TASK REQUIREMENTS - Find the word "species" in the records and copy every line where it occurs.

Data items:

---*---

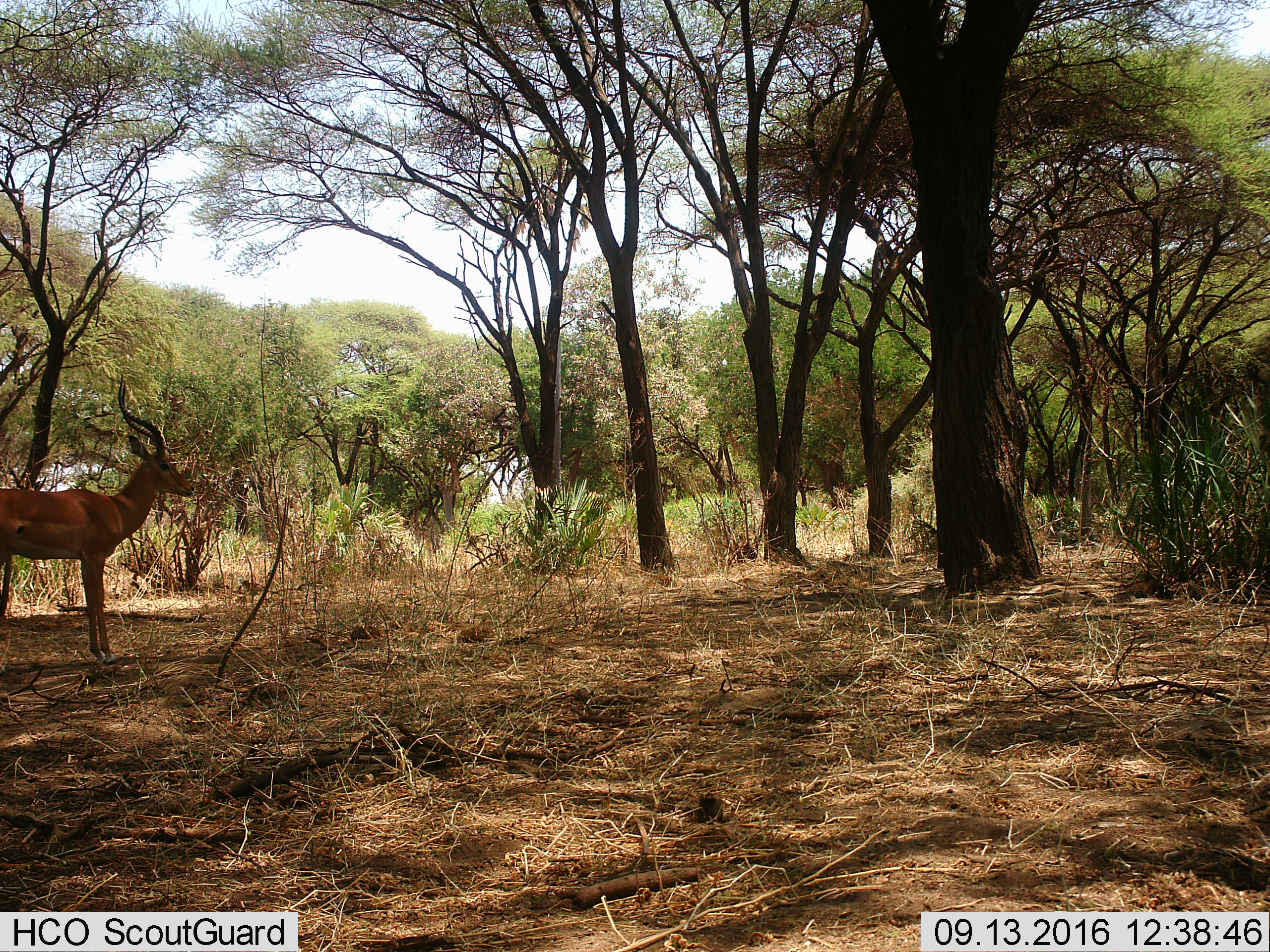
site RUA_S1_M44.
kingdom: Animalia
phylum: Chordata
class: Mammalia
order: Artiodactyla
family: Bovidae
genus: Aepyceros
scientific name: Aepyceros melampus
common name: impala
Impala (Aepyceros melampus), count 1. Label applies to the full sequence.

---*---

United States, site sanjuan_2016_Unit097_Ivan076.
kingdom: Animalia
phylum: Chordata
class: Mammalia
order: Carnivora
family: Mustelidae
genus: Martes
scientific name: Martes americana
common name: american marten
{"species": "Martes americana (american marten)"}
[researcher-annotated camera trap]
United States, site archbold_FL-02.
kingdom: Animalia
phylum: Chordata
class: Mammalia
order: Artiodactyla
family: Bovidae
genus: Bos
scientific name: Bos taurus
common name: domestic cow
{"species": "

---*---

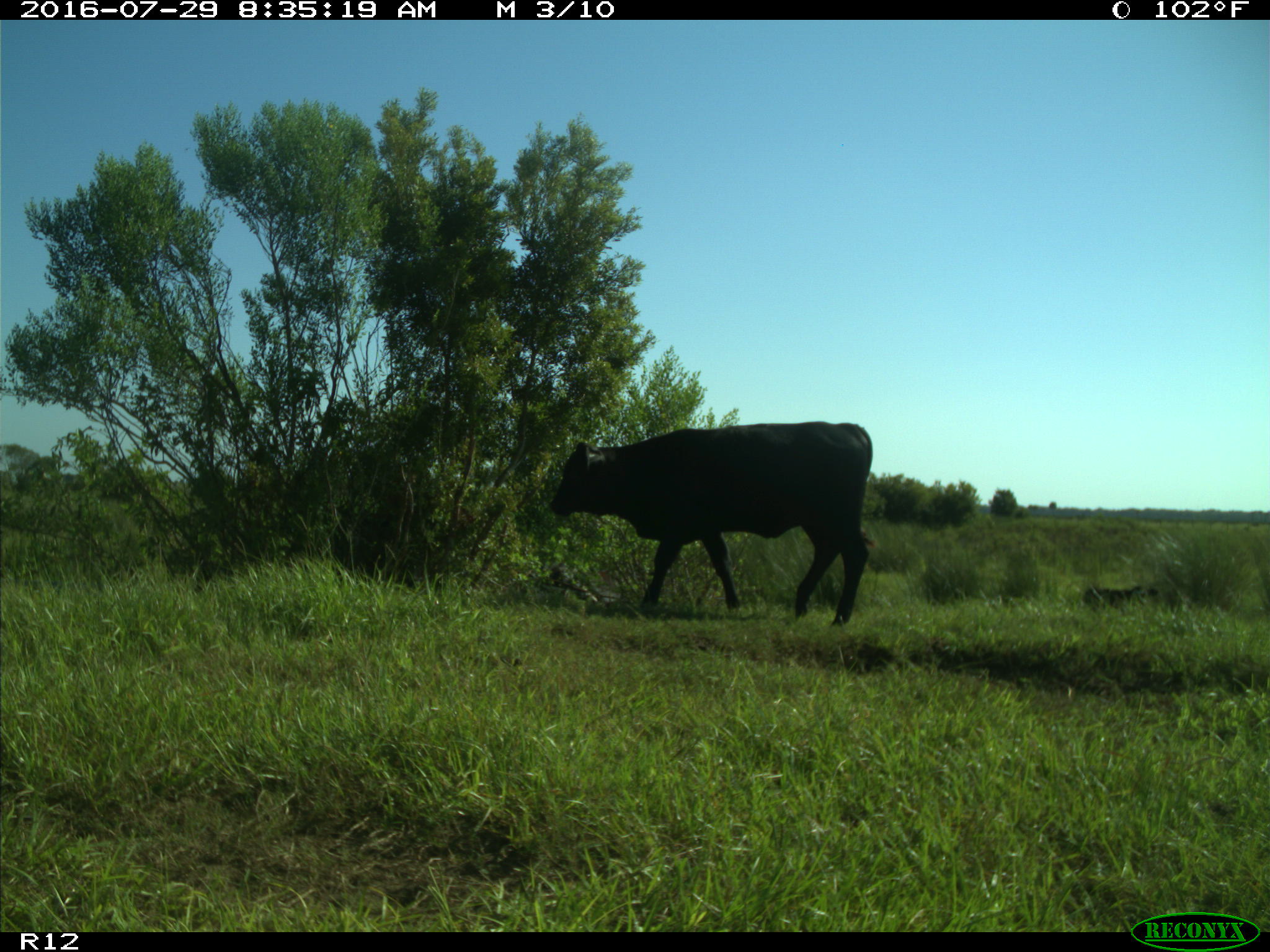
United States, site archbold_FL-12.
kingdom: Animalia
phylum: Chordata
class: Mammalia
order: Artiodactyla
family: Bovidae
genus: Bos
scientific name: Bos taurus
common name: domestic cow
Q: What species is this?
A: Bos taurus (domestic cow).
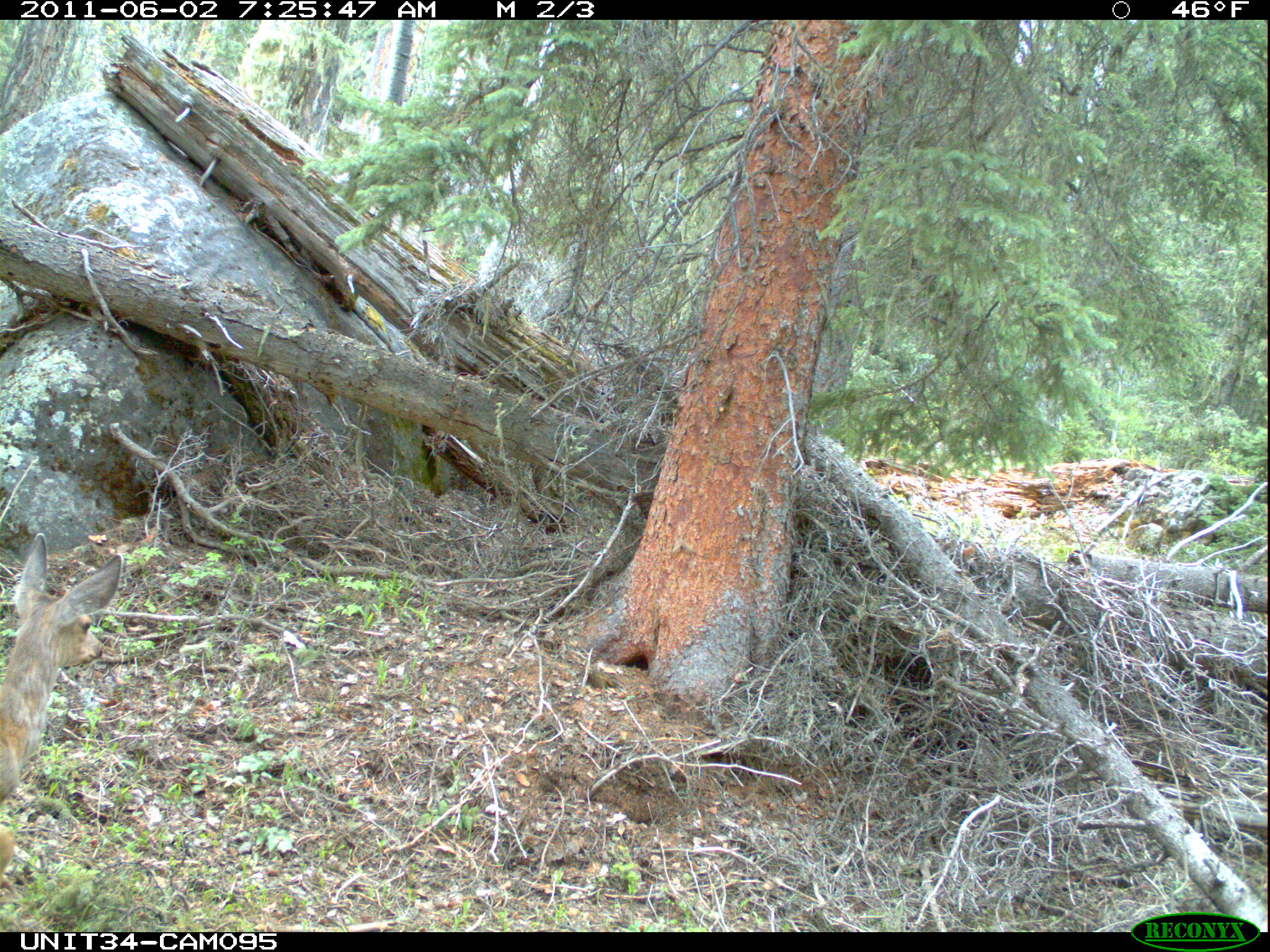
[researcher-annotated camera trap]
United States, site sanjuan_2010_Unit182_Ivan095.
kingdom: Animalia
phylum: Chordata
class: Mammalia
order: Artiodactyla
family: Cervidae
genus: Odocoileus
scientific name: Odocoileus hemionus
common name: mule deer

---*---

COMPLETED EXERCISE -
{"species": "Martes americana (american marten)"}
{"species": "
Q: What species is this?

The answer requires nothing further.